GIVEN EXERCISE A: Reproduce the entries word for word, starting at the beginning of the entries and ending at the line that contains "broken wooden plank [322, 278, 510, 304]", including both. Omit the pictures from your answer.

TEXT TO READ:
Re: [PERFORM] Performace Optimization for Dummies

2006-09-28 Thread Merlin Moncure

On 9/28/06, Carlo Stonebanks [EMAIL PROTECTED] wrote:

The deduplication process requires so many programmed procedures that it
runs on the client. Most of the de-dupe lookups are not straight lookups,
but calculated ones emplying fuzzy logic. This is because we cannot dictate
the format of our input data and must deduplicate with what we get.

This was one of the reasons why I went with PostgreSQL in the first place,
because of the server-side programming options. However, I saw incredible
performance hits when running processes on the server and I partially
abandoned the idea (some custom-buiilt name-comparison functions still run
on the server).


imo, the key to high performance big data movements in postgresql is
mastering sql and pl/pgsql, especially the latter.  once you get good
at it, your net time of copy+plpgsql is going to be less than
insert+tcl.

merlin

---(end of broadcast)---
TIP 2: Don't 'kill -9' the postmaster


Re: [PERFORM] Performace Optimization for Dummies

2006-09-28 Thread Carlo Stonebanks
Lots of great info here, I will see what applies to my situation. However, I 
don't see bulk inserts of the tables working, because all of the tables need 
to be refreshed as values to deduplicate and match will change with every 
row added. In order for this to work, i would have to write queries against 
the hash tables. This is where something like MySQL's in-memory tables would 
have come in handy...

What is GDB?

Carlo

Matthew Nuzum [EMAIL PROTECTED] wrote in message 
news:[EMAIL PROTECTED]
 Carlo Stonebanks wrote:
 are you using the 'copy' interface?

 Straightforward inserts - the import data has to transformed, normalised 
 and
 de-duped by the import program. I imagine the copy interface is for more
 straightforward data importing. These are - buy necessity - single row
 inserts.


 I know this is an answer to a question you didn't ask, but here it is. I
 was once doing stuff where I processed log files and had to do many
 lookups to normalize the data before insertion.

 I started out doing everything in SQL and using postgresql tables and it
 took a little over 24 hours to process 24 hours worth of data. Like you,
 it was single process, many lookups.

 I found a better way. I rewrote it (once in c#, again in python) and
 used hashtables/dictionaries instead of tables for the lookup data. For
 example, I'd start by loading the data into hash tables (yes, this took
 a *lot* of ram) then for each row I did something like:
 1. is it in the hash table?
   1. If not, insert it into the db
   1. Insert it into the hashtable
 2. Get the lookup field out of the hash table
 3. Output normalized data

 This allow me to create text files containing the data in COPY format
 which can then be inserted into the database at dramatically increased
 speeds.

EXERCISE MATERIAL:
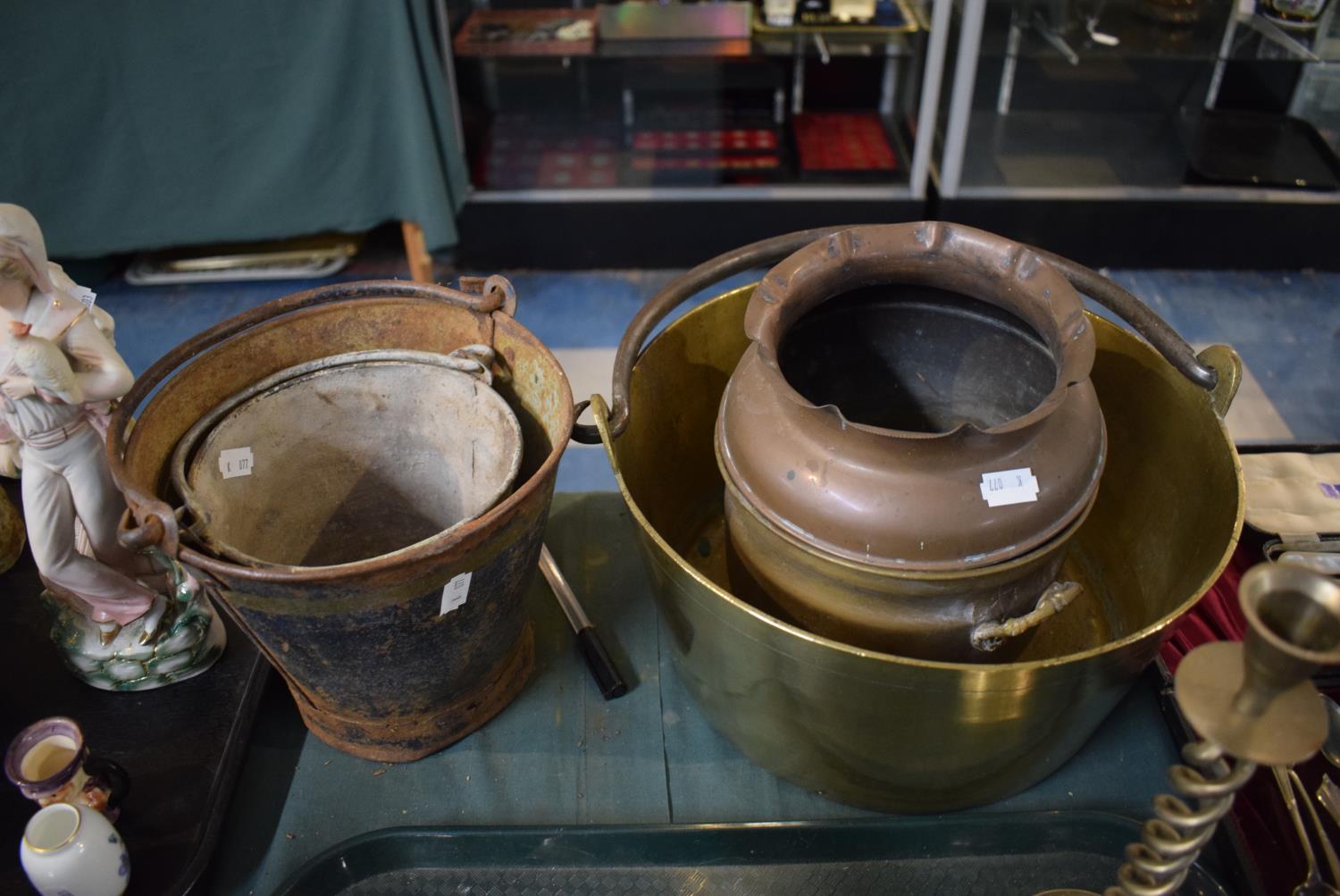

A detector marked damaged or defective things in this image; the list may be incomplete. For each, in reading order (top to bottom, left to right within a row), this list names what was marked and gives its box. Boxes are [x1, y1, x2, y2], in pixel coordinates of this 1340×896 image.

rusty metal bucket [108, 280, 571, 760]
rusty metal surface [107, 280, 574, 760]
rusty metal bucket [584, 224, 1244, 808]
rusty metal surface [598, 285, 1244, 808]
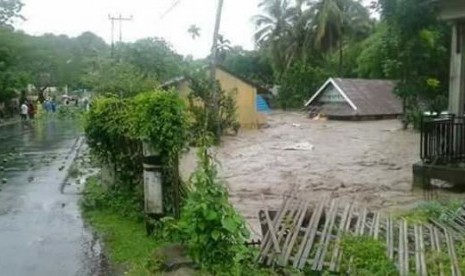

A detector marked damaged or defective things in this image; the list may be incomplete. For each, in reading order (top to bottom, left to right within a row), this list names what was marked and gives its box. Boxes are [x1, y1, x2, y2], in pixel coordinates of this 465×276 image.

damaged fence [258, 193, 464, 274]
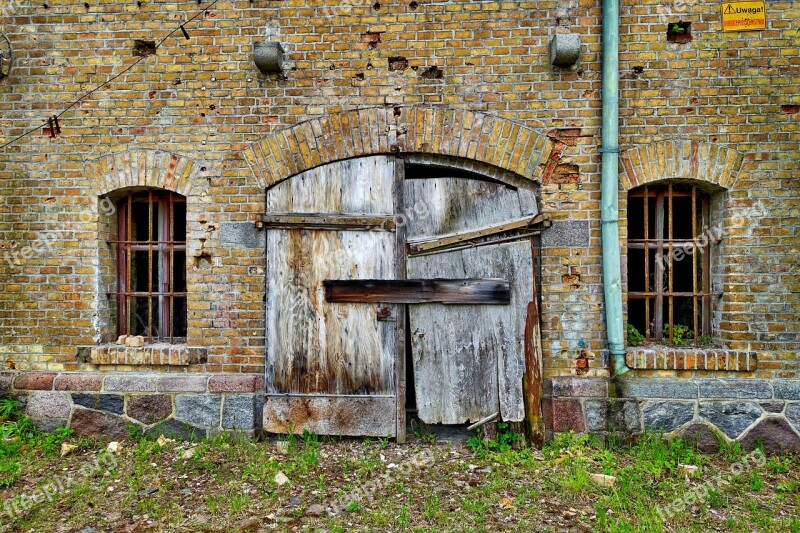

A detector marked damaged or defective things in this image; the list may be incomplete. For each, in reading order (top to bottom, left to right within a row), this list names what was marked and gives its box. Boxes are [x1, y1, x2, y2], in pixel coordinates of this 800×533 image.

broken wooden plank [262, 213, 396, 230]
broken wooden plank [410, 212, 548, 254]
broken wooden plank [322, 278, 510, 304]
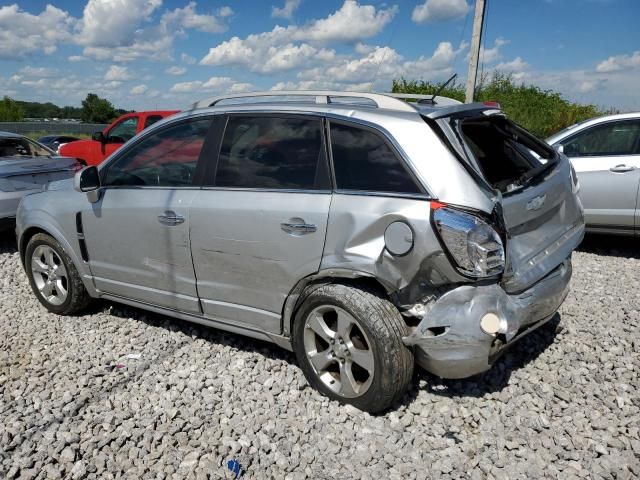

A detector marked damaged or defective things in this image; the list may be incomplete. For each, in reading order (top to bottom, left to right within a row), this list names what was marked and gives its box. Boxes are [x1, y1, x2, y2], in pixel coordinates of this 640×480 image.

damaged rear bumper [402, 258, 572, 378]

GIVEN EXERCISE B: In the mailing-list thread on PostgreSQL performance, why does Carlo Stonebanks not expect bulk inserts of the tables to work?

EXERCISE ANSWER A:
A detector marked damaged or defective things in this image; the list may be incomplete. For each, in reading order (top to bottom, left to right within a row), this list names what was marked and gives its box. Boxes are [x1, y1, x2, y2], in pixel coordinates of this 1340×896 image.

rusty metal bucket [108, 280, 571, 760]
rusty metal surface [107, 280, 574, 760]
rusty metal bucket [584, 224, 1244, 808]
rusty metal surface [598, 285, 1244, 808]

A detector marked damaged or defective things in this image; the list may be incomplete. For each, in reading order (top to bottom, left to right within a row), this list names what was marked and gives its box. Boxes are [x1, y1, x2, y2], in pixel coordinates of this 465×276 image.

damaged fence [258, 193, 464, 274]

A detector marked damaged or defective things in this image; the list may be incomplete. For each, in reading order (top to bottom, left to right within a row), this list names what was marked and gives its box. Boxes are [x1, y1, x2, y2], in pixel coordinates of this 800×533 image.

broken wooden plank [262, 213, 396, 230]
broken wooden plank [410, 212, 548, 254]
broken wooden plank [322, 278, 510, 304]

EXERCISE ANSWER B: All of the tables need to be refreshed, because the values to deduplicate and match change with every row added. For bulk inserts to work, he would have to write queries against the hash tables.